REPUBLIKA.CO.ID, JAKARTA -- Mahkamah Konstitusi (MK) memutuskan mengabulkan sebagian uji materiil Pasal 169 huruf q UU Pemilu mengenai batas usia minimal calon presiden (capres) dan calon wakil presiden (cawapres) yang diajukan oleh mahasiswa UNS bernama Almas Tsaqibbirru Re A. Perkara itu masuk ke MK dengan nomor 90/PUU-XXI/2023.
Berkas permohonan ini diterima MK pada 3 Agustus 2023. Pemohon ingin MK mengubah batas usia minimal capres-cawapres menjadi 40 tahun atau berpengalaman sebagai Kepala Daerah baik di Tingkat Provinsi maupun Kabupaten/Kota.
"Mengadili mengabulkan permohonan pemohon untuk sebagian," kata Ketua MK Anwar Usman dalam sidang pengucapan putusan di Gedung MK pada Senin (16/10/2023).
MK menyatakan, Pasal 169 huruf q UU Pemilu yang menyatakan "berusia paling rendah 40 tahun" bertentangan dengan UUD 1945 dan tidak mempunyai kekuatan hukum mengikat.
"Sehingga pasal 169 huruf q selengkapnya berbunyi 'berusia paling rendah 40 tahun atau pernah/sedang menduduki jabatan yang dipilih melalui pemilihan umum termasuk pemilihan kepala daerah'," ujar Anwar.
MK menjelaskan, alasan menerima sebagian gugatan ini karena batas usia capres/cawapres tidak diatur resmi dalam UUD 1945. Hakim MK Manahan MP Sitompul menyebut MK dalam beberapa putusan yang berkaitan dengan open legal policy kerap berpendirian bahwa legal policy dapat saja dikesampingkan. Ini bisa terjadi apabila melanggar prinsip moralitas, rasionalitas, dan ketidakadilan yang intolerable.
"Demikian juga sepanjang pilihan kebijakan tidak merupakan hal yang melampaui kewenangan pembentuk undang-undang, tidak merupakan penyalahgunaan wewenang serta tidak nyata-nyata bertentangan dengan UUD 1945, maka pilihan kebijakan demikian dapat dinyatakan inkonstitusional atau inkonstitusional bersyarat oleh mahkamah," ujar Manahan.
Manahan juga menekan norma yang berkaitan dengan legal policy adalah sesuatu yang tidak diatur secara tegas dalam konstitusi. Sebab jika diatur tegas dalam konstitusi maka undang-undang tidak boleh mengatur norma yang berbeda dengan norma konstitusi. Dalam beberapa putusan terakhir, lanjut Manahan, MK memberikan tafsir ulang dan mengesampingkan open legal policy.

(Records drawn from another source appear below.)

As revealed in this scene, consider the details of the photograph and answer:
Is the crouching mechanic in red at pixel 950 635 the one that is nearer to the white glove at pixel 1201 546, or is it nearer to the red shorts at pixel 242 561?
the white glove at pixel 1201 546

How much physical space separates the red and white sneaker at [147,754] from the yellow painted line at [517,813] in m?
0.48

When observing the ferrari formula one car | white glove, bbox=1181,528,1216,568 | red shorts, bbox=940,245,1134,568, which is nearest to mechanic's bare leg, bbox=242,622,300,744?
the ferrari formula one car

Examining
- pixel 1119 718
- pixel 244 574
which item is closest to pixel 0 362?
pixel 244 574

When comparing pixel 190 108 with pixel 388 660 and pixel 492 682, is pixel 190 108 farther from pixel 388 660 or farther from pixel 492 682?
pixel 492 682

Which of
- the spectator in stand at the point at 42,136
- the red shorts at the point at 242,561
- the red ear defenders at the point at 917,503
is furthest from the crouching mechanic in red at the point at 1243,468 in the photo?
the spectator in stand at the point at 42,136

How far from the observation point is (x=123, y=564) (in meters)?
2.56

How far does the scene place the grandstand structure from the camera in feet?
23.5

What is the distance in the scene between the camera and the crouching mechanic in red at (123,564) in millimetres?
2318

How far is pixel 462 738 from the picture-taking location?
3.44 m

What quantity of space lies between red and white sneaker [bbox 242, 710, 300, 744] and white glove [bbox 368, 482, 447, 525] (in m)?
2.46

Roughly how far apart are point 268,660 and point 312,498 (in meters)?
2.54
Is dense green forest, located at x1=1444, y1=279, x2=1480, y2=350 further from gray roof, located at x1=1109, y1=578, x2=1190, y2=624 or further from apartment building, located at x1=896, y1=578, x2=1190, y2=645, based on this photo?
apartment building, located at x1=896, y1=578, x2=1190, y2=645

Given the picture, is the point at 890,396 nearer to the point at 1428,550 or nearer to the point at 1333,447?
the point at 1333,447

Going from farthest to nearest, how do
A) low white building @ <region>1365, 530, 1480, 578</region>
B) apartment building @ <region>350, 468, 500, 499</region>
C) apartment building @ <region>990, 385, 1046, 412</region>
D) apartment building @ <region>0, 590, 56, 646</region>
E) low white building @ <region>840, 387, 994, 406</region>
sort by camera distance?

"Seperti dalam perkara yang terkait batas usia pensiun dan batas usia minimum bagi penyelenggara negara," ujar Manahan.
Manahan menerangkan putusan itu diambil karena MK memandang norma yang dimohonkan pengujinya dinilai melanggar salah satu prinsip untuk dapat mengesampingkan atau mengabaikan open legal policy.
"Seperti pelanggaran terhadap prinsip moralitas, rasionalitas, dan ketidakadilan yang intolerable, tidak melampaui kewenangan, tidak merupakan penyalahgunaan wewenang dan atau bertentangan dengan UUD 1945," ujar Manahan.